Still, if someone was going to pay that kind of money, the least they ought to do is try a few of the excursions TA had set up for them. But oh no—more than one man had asked if there was a golf course on the island, and then had complained when told no, as if that was the only sport that interested them.
As Jack and Cooper watched Marty’s pals pick him up and toss him into the surf to wash off the sand, a woman said, “Excuse me, Mr. Hunk, but Ms. LaRue would like to ride.”
Jack and Cooper turned to see a pretty redhead wearing a pair of board shorts and a very tiny swim bra. She smiled at Jack’s crotch.
“Who?” he asked, momentarily distracted by her bold smile.
The redhead glanced up. “Ms. LaRue? The singer?” she said in a tone that suggested he was a moron.
“So where is Ms. LaRue?” Cooper asked.
The redhead jerked a thumb over her shoulder at almost the same moment Audrey LaRue, arguably the hottest pop star in the country, and dressed in very short shorts and a skimpy tee, picked her way down the path, pushing through underbrush and looking very irritated. “Good God, where is this place?”
The redhead sighed wearily as Audrey cleared the brush and inched her way to the edge of the outcropping. She ignored Jack and Cooper as she stepped in between them to have a look over the edge. She craned a very lovely neck to see down, and instantly grabbed their arms. “Shit!” she whispered.
“It’s a zip line,” The redhead said. “It has to be high up.”
> “I know that,” Audrey snapped.
“What . . . are you afraid?”
Audrey gave the redhead a cool look over her shoulder. “No . . . Just a little.”
“If you aren’t comfortable, you probably shouldn’t do it,” Cooper suggested.
“I have to,” Audrey grumbled.
“Why?”
“Because they promised a sizable donation to my foundation,” she said, gesturing to the fat cats on the beach.
Standing behind her, the redhead smiled at Jack again, and let her gaze slide down his body to his crotch again.
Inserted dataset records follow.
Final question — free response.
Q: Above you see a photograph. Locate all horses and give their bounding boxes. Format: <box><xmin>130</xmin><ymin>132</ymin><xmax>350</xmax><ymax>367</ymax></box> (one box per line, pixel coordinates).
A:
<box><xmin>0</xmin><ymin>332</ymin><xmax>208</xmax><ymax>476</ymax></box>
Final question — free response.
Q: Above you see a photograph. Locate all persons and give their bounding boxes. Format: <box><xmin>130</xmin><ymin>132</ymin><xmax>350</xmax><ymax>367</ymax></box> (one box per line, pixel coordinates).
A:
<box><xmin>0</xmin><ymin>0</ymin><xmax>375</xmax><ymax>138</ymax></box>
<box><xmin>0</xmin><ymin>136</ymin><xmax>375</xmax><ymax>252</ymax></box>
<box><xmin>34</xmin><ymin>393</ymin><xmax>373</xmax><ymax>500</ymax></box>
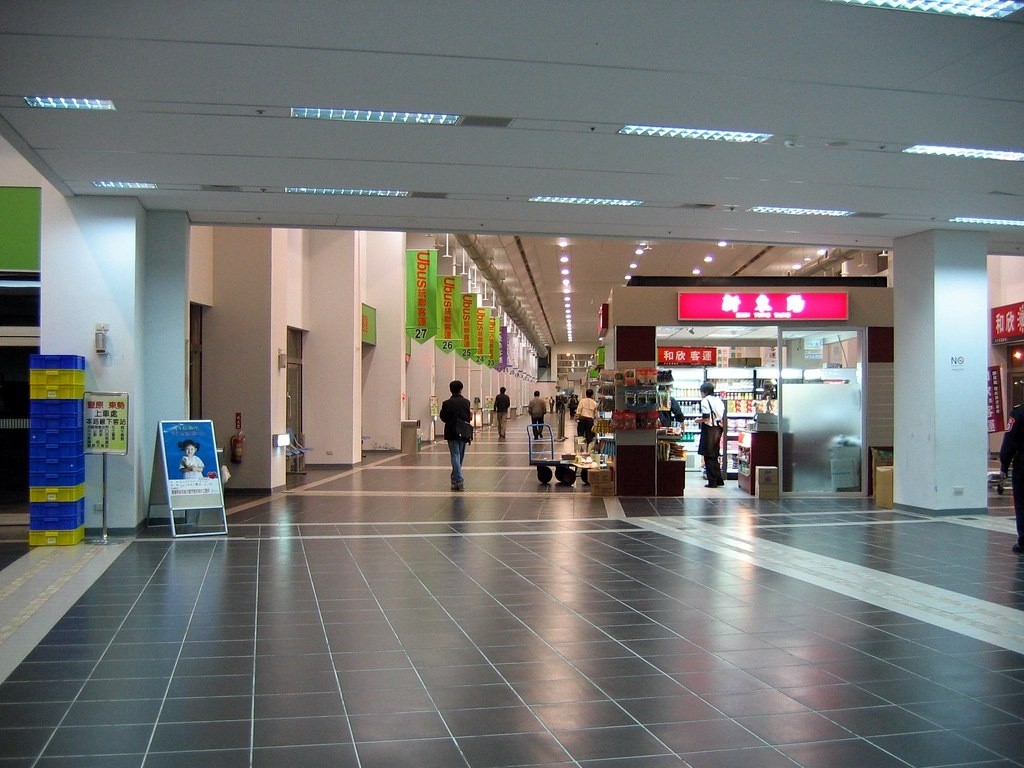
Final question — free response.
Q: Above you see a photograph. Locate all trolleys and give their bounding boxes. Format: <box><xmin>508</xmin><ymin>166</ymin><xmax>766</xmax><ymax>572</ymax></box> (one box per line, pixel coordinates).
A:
<box><xmin>526</xmin><ymin>424</ymin><xmax>609</xmax><ymax>487</ymax></box>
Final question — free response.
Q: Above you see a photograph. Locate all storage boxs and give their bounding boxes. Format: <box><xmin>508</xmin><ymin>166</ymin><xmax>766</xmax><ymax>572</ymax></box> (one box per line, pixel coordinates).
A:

What was wrong with this girl? He glanced at Audrey. “If you want to ride, strap up, sweet cheeks. We need to wrap this up.”
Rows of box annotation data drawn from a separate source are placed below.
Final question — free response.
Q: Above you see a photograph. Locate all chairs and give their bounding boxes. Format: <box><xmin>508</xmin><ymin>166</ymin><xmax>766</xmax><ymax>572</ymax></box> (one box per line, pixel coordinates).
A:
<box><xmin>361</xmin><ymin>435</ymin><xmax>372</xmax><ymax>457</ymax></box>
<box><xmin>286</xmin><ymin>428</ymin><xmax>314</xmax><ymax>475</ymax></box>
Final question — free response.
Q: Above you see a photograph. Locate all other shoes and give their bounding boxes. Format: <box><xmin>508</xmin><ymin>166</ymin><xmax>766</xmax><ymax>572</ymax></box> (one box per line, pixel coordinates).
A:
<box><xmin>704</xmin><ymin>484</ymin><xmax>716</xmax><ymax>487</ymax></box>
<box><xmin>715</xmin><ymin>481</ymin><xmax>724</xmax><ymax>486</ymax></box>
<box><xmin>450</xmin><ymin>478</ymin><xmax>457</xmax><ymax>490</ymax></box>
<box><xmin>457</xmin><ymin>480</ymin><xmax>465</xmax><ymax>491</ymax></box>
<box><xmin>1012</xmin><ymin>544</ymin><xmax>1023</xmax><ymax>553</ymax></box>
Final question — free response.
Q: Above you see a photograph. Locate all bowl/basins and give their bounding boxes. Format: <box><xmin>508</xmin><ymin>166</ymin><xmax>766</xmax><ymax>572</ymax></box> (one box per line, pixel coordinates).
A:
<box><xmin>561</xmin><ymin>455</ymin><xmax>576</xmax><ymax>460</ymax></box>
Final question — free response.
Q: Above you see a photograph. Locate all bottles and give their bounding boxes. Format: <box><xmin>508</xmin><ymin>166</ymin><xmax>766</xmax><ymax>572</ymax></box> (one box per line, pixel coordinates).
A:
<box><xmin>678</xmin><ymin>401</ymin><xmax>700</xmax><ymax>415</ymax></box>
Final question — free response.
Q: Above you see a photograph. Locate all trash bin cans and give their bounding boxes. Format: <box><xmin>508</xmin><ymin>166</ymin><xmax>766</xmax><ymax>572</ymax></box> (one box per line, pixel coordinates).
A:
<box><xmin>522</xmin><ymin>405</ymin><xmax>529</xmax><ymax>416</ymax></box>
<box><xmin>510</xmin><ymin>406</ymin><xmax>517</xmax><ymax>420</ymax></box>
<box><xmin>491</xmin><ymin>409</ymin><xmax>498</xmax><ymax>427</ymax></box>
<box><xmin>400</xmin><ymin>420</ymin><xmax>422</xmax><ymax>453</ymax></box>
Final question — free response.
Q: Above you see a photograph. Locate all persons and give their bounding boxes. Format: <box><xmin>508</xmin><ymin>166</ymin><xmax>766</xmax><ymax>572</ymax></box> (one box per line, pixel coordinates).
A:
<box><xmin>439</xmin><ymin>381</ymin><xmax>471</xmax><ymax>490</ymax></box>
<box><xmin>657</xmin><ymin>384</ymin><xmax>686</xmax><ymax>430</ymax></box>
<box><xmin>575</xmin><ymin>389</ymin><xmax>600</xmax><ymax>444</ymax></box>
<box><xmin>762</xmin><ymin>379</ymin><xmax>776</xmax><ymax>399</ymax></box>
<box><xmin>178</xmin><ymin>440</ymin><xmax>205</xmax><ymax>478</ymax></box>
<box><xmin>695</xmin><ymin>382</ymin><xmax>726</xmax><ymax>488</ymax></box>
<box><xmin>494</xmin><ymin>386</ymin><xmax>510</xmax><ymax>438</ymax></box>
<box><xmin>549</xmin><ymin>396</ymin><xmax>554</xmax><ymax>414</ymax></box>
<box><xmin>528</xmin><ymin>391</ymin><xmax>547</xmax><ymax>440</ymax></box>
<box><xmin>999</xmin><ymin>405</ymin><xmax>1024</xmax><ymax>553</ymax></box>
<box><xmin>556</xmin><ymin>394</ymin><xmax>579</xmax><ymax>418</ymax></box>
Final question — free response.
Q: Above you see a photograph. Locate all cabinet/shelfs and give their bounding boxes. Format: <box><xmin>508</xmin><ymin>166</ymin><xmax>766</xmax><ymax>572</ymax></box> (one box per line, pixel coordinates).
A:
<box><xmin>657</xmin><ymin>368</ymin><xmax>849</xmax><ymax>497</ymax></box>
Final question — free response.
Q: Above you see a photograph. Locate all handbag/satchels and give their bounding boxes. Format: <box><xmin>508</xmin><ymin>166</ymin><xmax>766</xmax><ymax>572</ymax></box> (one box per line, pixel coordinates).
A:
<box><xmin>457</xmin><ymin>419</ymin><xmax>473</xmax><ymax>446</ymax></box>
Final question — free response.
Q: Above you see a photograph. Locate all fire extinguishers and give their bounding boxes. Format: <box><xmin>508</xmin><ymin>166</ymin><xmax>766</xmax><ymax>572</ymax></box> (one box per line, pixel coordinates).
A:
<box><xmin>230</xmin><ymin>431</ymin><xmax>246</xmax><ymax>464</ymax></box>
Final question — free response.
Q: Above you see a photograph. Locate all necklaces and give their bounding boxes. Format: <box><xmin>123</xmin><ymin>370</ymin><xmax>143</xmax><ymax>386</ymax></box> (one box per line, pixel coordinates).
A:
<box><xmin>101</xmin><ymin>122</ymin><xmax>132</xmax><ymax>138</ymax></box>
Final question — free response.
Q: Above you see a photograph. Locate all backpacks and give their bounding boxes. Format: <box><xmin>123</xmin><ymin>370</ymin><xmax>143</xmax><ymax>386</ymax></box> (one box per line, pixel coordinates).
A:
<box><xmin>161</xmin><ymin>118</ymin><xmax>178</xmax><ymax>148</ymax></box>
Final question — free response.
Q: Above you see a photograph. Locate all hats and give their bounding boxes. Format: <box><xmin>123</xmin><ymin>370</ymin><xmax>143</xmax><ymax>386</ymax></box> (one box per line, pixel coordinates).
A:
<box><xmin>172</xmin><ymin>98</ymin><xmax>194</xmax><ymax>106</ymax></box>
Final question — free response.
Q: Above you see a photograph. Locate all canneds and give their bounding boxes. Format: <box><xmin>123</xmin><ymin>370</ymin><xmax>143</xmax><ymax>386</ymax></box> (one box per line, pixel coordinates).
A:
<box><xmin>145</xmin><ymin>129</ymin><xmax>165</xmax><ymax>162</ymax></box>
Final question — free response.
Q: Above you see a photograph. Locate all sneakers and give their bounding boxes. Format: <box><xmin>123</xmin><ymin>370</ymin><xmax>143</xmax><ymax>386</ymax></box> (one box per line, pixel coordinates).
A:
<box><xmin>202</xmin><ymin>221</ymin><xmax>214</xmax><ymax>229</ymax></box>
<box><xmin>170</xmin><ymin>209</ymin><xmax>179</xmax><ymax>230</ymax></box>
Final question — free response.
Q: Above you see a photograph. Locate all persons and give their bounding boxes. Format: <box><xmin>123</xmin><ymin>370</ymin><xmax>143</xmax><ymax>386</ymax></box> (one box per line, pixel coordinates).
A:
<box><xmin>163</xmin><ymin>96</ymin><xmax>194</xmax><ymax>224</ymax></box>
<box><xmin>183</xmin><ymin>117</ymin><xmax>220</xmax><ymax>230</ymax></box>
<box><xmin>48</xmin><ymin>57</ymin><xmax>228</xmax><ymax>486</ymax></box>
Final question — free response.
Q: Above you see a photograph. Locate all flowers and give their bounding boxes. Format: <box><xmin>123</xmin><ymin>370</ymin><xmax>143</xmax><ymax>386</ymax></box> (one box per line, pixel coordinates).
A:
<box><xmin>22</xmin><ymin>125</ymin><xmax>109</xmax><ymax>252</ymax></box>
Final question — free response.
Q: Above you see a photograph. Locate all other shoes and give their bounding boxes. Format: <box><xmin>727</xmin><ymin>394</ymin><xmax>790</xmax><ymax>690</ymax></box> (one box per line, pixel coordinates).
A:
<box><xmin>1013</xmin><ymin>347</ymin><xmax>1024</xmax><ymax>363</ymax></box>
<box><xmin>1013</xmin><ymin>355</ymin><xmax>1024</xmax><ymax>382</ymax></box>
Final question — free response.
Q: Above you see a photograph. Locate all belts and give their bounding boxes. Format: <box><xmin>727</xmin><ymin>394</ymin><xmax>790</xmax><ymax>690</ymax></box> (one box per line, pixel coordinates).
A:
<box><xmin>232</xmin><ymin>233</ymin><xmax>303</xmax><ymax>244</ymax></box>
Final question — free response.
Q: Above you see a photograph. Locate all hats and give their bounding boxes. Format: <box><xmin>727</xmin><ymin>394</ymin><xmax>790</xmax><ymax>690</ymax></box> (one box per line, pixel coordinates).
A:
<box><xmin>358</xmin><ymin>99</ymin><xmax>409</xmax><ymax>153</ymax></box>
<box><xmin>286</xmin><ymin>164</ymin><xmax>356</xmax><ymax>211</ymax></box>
Audrey glanced at him. “Where do I . . . strap up?”
He pointed to the two young Costa Ricans standing a few feet away. One of them held out the harness to her.
“Oh my God,” she sighed, and started picking her way toward them.
The redhead followed her. Jack and Cooper watched as the Costa Rican boys strapped her into the harness.
“What foundation, do you think?” Cooper asked idly.
“Got me,” Jack said with a shrug. And frankly, he didn’t care. He’d had about as much fun in the sun as he could stand this weekend. He couldn’t wait to get off this island.
Given how lame the entire event was turning out to be, the mystery of Audrey LaRue’s presence at this shindig was growing. The TA guys had wondered more than once how the real estate guys, who were currently splashing around like whales in a lagoon, could have enticed her to come to a private island in Costa Rica.
“Money,” Eli had hypothesized over beers one night. “What else? That’s why we’re all here.”